Hanif is right to ridicule General Zia and bemoan his legacy of blood and bombs that has destroyed the Quaid’s Pakistan. Hanif is also right to point out that without publicly owning up to it, the Pakistan Army has continued Zia’s mission in open and in secret that has in Hanif’s words ‘turned the country into an international jihadi tourist resort’, creating a Frankenstein monster that keeps us all awake day and night.

Hanif’s article captures the dilemma of the Pakistani and the Pakistani state, which one hand prides itself on its Islamic credentials as it should for Pakistan was created to be the second Madina. Yet on the other hand, that Pakistan is under attack from the so-called followers of same Islam that created Pakistan thanks to the Pakistani Taliban and other groups. Consequently Pakistan is a confused nation that is left wondering whose Pakistan and which Islam is under attack and why and left even more confused daily. Hanif sums up our predicament in the following passage in his article:

The Pakistan Army’s biggest folly has been that under Zia it started outsourcing its basic job—soldiering—to these freelance militants. By blurring the line between a professional soldier—who, at least in theory, is always required to obey his officer, who in turn is governed by a set of laws—and a mujahid, who can pick and choose his cause and his commander depending on his mood, the Pakistan Army has caused immense confusion in its own ranks. Our soldiers are taught to shout Allah-o-Akbar when mocking an attack. In real life, they are ambushed by enemies who shout Allah-o-Akbar even louder. Can we blame them if they dither in their response? When the Pakistan Navy’s main aviation base in Karachi, PNS Mehran, was attacked, Navy Chief Admiral Nauman Bashir told us that the attackers were ‘very well trained’. We weren’t sure if he was giving us a lazy excuse or admiring the creation of his institution. When naval officials told journalists that the attackers were ‘as good as our own commandoes’ were they giving themselves a backhanded compliment?’

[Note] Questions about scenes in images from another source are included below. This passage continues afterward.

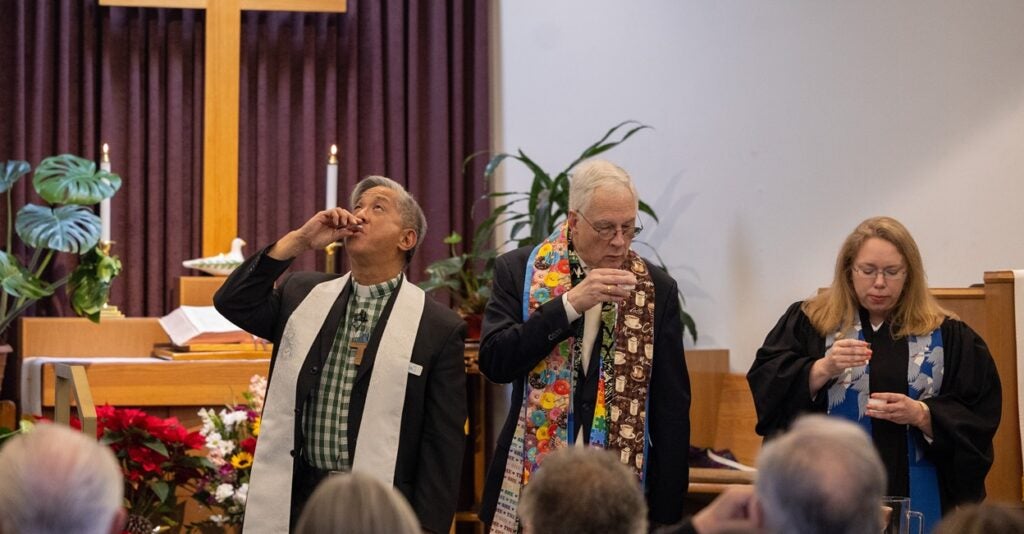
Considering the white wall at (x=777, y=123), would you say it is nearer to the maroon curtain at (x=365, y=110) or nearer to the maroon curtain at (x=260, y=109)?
the maroon curtain at (x=365, y=110)

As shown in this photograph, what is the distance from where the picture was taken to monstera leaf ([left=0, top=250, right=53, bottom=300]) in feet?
16.1

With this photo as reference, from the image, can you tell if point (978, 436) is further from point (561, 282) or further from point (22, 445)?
point (22, 445)

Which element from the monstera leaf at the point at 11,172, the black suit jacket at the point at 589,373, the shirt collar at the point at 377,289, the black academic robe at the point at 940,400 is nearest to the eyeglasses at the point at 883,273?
the black academic robe at the point at 940,400

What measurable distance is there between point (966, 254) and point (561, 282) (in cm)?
199

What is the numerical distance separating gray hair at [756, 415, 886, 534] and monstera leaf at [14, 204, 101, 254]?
12.8 ft

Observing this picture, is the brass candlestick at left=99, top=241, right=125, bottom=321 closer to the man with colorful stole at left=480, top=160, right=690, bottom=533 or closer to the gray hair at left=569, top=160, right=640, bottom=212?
the man with colorful stole at left=480, top=160, right=690, bottom=533

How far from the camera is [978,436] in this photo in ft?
10.9

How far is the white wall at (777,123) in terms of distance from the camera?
15.0 feet

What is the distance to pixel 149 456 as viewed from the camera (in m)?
4.07

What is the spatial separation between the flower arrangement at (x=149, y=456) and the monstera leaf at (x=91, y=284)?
960 millimetres

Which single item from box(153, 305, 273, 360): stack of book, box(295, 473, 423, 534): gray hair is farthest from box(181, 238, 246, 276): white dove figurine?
box(295, 473, 423, 534): gray hair

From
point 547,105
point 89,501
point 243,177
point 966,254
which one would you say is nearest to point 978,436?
point 966,254

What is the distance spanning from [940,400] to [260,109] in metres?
3.71

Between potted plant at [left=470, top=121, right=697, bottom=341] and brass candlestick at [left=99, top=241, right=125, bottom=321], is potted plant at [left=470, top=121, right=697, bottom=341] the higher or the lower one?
the higher one
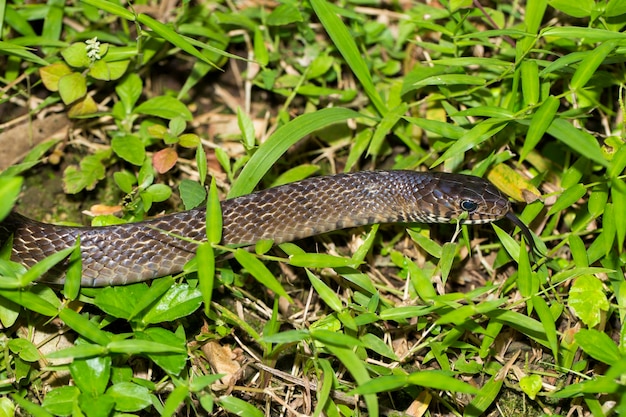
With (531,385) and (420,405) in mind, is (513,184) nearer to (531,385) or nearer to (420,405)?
(531,385)

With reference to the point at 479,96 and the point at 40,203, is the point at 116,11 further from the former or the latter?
the point at 479,96

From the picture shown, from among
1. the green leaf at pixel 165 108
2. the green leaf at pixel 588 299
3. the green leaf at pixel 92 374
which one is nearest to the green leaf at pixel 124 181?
the green leaf at pixel 165 108

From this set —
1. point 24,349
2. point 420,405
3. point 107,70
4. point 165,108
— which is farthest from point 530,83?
point 24,349

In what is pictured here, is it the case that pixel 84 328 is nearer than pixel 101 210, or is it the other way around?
pixel 84 328

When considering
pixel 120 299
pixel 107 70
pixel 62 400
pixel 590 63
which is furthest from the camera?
pixel 107 70

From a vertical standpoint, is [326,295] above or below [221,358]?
above

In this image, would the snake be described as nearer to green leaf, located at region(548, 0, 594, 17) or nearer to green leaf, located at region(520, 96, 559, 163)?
green leaf, located at region(520, 96, 559, 163)

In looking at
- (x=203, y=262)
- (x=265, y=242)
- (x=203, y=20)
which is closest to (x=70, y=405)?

Hanif is right to criticise General Kiyani and his stellar leadership when he declared that the Pakistan army had broke the backs of the militancy and boasted of his promise that Pakistan will never bargain its honour for prosperity. Hanif puts Kayani right when he writes that ‘as things stand, most people in Pakistan have neither honour nor prosperity and will easily settle for their little world not blowing up every day, the question people really want to ask General Kiyani is that if he and his Army officer colleagues can have both honour and prosperity, why can’t we the people have a tiny bit of both?

Hanif’s article does not only focus on the role of General Zia, in fact later on he makes a brilliant assessment of Pervez Musharraf’s record as a general. Hanif’s description of the Kargil debacle and Musharraf’s macho arrogance since the fiasco is instructive of the mindset of the Pakistan army under Musharraf and the army leadership and is also an open indictment on his person and a riposte to his article earlier in the B-side in which he arrogantly lectures the world on how to win the peace.

Concluding Mohammed Hanif is right to introspect on the role of successive khaki kings in his brilliant article and it is hoped from me at least that such articles open the eyes of Pakistan’s military leadership to their follies so they correct their ways.

The final article is written by a respected Pakistani journalist in Umar Cheema and looks at the role of the Pakistani media.

Dying To Tell The Story by Umar Cheema

The article is published in The New York Times and can be read here.

WASIM VIEW- Umar Cheema’s heart-rending article includes an account of his torture which is difficult to read. Worse, it is the tragedy of Pakistan that Umar Cheema was lucky in only being tortured and not as unlucky as Saleem Shahzad was who paid the ultimate price for his investigative journalism.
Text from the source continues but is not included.